• **Ausgewählter Text**
Und dann steht eine Umbenennung der Sendung im Raum. Dafür spricht natürlich, dass man somit einen völlig neuen Schritt wagt, dagegen spricht, dass Sie eine starke Marke aufgeben würden. Wie sehen Sie das?
Ich stimme Ihnen vollkommen zu. Genau das sind auch meine Gedanken. Und Sie müssen sehen: Wir beschäftigen uns seit einer Woche mit dem Thema Relaunch bei «Blitz». Über solche Dinge sind noch keine Entscheidungen gefallen.
Wie sieht es mit Bettina Cramer aus? Darf sie bleiben?
Die Moderation des neuen Magazins ist zur Zeit noch überhaupt kein Thema.
Im Oktober 2007 wird das neue Magazin aber on Air gehen?
Das wäre unser Wunschtermin.
Hängt das irgendwie mit dem Ende von «Verliebt in Berlin» und dem dann laufenden Doku-Format zusammen?
Nein, das hat damit nichts zu tun.
Kann man denn um 18.45 Uhr mit einem Magazin überhaupt – die Quote außer Acht gelassen – erfolgreich sein?
Ja.
Tut es Ihnen eigentlich weh, wenn Sie die Meldungen der letzten Tage über Ihren Sender lesen. Da ist von „Sat Null“ oder „Unterschichtenfernsehen für Realschüler“ die Rede.
Ja, mir tut weh, dass kaum noch differenziert wird. Da muss ich lesen, dass es überhaupt keine Hauptnachrichten mehr bei Sat.1 gibt. So ein Schmarrn. Es wird nicht mehr zwischen Nachrichten und Boulevard-Magazinen getrennt. Wirklich abstrus war dann auch die Lizenz-Diskussion. Wir haben alleine morgens sieben Nachrichtenblöcke. Obendrein kommen im «Frühstücksfernsehen» alle gesellschaftspolitisch relevanten Themen vor. Und das machen wir werktäglich viereinhalb Stunden lang. Ich verstehe nicht, wieso Polit- und Nachrichtensendungen immer an so staatstragender Obrigkeit gemessen werden. Also wie viele Minuten spricht jetzt ein Politiker? Das ist irgendwie so ein überkommenes Nachrichtenverständnis.
Natürlich sprechen bei uns morgens weniger Politiker als bei ARD und ZDF, dennoch finden bei uns aber die gleichen Themen statt. Wir machen das halt mehr aus der Sicht der Betroffenen.
RTL hat ja in gewisser Weise darauf reagiert und für den Herbst 2007 ein neues Info-Magazin um 13.00 Uhr angekündigt. Ein cleverer Schachzug?
Der Schritt von RTL ist in jedem Fall nachvollziehbar. Ich freue mich aber auf diese Sendung, weil ich solche Formate allgemein sehr gerne sehe.

• **Bereitgestellte Daten**
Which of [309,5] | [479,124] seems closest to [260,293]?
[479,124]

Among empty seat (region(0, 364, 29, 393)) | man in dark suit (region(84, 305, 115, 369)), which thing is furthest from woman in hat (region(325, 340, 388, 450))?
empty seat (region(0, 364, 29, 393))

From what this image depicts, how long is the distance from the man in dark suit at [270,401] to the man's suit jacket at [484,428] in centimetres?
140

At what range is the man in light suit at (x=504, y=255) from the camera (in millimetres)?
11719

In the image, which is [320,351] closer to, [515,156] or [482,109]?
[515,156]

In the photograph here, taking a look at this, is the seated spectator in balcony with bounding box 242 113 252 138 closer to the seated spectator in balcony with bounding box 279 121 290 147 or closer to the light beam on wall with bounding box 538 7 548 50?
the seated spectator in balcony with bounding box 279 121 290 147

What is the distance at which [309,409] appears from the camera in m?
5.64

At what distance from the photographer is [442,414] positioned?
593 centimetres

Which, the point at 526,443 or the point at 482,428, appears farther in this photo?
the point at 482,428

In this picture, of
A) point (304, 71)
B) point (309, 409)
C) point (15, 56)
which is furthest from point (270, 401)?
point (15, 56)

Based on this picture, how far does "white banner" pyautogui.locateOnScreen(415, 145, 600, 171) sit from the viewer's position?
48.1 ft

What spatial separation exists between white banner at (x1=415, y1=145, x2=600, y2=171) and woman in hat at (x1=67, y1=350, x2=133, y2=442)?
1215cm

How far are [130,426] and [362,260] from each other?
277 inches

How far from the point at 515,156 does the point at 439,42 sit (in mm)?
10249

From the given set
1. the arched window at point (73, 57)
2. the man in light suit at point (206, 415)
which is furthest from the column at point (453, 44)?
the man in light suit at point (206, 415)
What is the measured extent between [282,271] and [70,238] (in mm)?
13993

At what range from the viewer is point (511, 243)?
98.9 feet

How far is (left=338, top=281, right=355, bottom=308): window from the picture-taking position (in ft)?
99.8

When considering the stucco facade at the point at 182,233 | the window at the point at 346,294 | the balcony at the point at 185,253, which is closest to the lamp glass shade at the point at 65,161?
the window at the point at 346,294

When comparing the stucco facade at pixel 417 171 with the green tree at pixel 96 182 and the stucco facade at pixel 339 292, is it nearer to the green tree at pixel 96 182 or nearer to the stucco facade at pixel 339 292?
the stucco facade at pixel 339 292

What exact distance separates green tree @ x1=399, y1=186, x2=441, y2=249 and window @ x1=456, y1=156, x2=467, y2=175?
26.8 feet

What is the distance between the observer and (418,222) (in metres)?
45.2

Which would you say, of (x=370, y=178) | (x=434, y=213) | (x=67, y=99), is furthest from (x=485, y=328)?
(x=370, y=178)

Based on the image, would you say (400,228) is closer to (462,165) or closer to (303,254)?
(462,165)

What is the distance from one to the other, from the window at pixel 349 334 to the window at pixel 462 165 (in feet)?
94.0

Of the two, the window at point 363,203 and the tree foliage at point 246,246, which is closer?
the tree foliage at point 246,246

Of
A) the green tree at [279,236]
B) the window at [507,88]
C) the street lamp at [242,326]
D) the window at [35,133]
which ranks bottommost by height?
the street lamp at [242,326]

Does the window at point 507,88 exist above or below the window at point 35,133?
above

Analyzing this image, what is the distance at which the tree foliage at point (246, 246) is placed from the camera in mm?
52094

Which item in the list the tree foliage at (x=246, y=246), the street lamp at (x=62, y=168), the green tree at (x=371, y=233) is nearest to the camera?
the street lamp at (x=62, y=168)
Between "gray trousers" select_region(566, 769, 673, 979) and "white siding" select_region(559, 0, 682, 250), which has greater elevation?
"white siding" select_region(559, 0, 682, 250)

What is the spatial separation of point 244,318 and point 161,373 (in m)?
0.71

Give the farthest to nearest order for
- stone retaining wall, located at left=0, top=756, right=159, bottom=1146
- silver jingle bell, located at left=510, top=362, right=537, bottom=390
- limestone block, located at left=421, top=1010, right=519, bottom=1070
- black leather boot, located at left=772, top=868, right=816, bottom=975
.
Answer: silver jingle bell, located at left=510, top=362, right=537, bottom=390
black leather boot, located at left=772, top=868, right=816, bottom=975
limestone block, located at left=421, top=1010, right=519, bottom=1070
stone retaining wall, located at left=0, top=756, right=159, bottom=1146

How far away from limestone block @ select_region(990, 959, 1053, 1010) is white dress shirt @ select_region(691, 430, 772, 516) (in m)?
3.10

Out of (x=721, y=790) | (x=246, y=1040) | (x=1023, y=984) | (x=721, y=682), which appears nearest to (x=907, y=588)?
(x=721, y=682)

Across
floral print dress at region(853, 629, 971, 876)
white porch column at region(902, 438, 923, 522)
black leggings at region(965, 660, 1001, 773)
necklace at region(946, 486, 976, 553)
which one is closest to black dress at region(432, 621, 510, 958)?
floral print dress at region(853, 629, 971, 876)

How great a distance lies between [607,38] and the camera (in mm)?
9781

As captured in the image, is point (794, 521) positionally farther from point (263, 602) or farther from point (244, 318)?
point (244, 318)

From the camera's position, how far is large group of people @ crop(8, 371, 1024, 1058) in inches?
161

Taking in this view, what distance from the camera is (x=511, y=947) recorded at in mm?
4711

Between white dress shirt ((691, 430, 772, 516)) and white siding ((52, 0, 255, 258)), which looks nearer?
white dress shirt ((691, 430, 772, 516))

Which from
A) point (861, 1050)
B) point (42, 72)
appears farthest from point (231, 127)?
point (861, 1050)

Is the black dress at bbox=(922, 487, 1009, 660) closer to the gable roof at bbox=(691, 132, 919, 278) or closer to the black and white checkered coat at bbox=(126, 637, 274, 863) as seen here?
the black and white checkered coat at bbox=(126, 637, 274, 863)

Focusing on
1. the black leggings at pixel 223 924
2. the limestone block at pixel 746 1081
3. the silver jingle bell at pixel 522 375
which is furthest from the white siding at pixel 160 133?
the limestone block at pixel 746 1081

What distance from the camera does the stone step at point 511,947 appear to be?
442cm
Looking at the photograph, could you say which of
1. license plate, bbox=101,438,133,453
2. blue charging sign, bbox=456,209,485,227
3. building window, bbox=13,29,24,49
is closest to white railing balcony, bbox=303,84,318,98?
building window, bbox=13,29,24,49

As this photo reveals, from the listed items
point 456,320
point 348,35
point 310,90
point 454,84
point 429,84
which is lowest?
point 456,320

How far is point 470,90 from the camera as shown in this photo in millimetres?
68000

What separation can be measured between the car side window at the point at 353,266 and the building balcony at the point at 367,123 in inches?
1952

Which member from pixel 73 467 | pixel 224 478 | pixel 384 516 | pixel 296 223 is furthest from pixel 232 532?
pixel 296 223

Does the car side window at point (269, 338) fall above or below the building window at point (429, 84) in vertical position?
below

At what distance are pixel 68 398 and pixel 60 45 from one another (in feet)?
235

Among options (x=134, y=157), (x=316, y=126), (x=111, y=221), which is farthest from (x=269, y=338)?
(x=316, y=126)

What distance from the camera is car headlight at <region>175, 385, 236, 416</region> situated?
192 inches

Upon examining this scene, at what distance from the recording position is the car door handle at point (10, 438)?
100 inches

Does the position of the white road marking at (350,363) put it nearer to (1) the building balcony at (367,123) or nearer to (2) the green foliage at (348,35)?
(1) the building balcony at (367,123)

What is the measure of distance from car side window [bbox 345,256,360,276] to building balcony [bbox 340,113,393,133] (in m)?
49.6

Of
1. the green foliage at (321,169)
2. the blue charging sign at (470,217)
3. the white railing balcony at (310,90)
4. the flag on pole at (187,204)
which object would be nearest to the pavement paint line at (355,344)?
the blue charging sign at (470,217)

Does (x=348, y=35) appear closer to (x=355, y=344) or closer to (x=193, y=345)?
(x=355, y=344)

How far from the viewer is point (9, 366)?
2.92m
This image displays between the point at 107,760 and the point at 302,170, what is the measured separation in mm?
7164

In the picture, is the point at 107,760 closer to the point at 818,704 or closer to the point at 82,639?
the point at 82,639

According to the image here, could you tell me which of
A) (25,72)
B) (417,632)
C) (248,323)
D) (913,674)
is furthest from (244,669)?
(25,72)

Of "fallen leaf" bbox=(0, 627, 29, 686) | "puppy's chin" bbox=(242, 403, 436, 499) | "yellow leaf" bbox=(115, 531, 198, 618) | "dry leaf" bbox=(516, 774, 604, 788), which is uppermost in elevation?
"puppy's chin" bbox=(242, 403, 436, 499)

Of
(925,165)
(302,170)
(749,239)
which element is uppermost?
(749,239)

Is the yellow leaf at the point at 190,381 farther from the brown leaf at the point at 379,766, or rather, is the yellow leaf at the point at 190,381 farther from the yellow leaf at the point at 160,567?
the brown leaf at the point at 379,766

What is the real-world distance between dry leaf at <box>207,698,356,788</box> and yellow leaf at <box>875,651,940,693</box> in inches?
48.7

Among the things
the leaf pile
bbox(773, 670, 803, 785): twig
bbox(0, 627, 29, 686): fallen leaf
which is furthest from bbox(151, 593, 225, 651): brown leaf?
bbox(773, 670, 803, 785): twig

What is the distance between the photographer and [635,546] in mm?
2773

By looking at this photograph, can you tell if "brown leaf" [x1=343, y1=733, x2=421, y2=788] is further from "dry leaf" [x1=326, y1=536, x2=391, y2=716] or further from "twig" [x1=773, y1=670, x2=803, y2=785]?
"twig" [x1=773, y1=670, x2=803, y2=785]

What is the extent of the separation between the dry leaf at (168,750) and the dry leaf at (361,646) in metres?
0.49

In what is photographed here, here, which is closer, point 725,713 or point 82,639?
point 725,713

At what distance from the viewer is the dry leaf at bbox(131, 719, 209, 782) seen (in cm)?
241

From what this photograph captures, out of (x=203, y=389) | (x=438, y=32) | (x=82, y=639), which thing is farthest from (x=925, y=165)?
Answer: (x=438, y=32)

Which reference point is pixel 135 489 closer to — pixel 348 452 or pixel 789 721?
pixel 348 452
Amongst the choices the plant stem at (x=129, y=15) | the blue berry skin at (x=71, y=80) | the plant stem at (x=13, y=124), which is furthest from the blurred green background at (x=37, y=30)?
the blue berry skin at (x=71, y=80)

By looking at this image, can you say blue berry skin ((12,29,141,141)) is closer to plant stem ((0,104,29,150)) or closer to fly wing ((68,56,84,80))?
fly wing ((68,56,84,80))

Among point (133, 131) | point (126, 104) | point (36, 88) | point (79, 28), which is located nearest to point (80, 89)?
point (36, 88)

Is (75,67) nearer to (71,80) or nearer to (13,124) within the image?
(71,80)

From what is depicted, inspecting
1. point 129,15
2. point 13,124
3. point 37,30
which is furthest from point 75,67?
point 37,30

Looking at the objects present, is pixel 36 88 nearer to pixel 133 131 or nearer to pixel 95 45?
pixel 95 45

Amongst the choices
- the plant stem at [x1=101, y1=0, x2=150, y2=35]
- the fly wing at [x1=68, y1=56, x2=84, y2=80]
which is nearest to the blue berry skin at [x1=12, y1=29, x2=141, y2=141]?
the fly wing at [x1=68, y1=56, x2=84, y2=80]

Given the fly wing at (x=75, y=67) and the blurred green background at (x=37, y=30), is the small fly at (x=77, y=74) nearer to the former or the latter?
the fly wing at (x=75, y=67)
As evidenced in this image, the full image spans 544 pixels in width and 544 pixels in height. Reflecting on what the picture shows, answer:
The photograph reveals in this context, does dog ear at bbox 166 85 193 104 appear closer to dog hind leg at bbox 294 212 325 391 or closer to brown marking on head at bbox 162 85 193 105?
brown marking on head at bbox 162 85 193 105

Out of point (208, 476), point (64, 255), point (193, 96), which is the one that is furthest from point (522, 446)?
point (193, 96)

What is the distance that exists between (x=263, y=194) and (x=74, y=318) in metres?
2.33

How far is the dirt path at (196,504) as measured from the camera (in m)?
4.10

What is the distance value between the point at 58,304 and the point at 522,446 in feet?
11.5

• **Gestellte Aufgabe 1**
Wie viele Nachrichtenblöcke gibt es laut dem Interview allein morgens?
• **Gestellte Aufgabe 2**
Nenne alle Fernsehsendungen, deren Titel im Interview genannt wird.
• **Gestellte Aufgabe 3**
Gib die Stelle aus dem Interview wörtlich wieder: Beginne bei den Worten "Ich stimme Ihnen" und höre nach "Darf sie bleiben?" auf.

• **Ergebnis 1**
Sieben Nachrichtenblöcke.

• **Ergebnis 2**
«Blitz», «Verliebt in Berlin», «Frühstücksfernsehen»

• **Ergebnis 3**
Ich stimme Ihnen vollkommen zu. Genau das sind auch meine Gedanken. Und Sie müssen sehen: Wir beschäftigen uns seit einer Woche mit dem Thema Relaunch bei «Blitz». Über solche Dinge sind noch keine Entscheidungen gefallen.
Wie sieht es mit Bettina Cramer aus? Darf sie bleiben?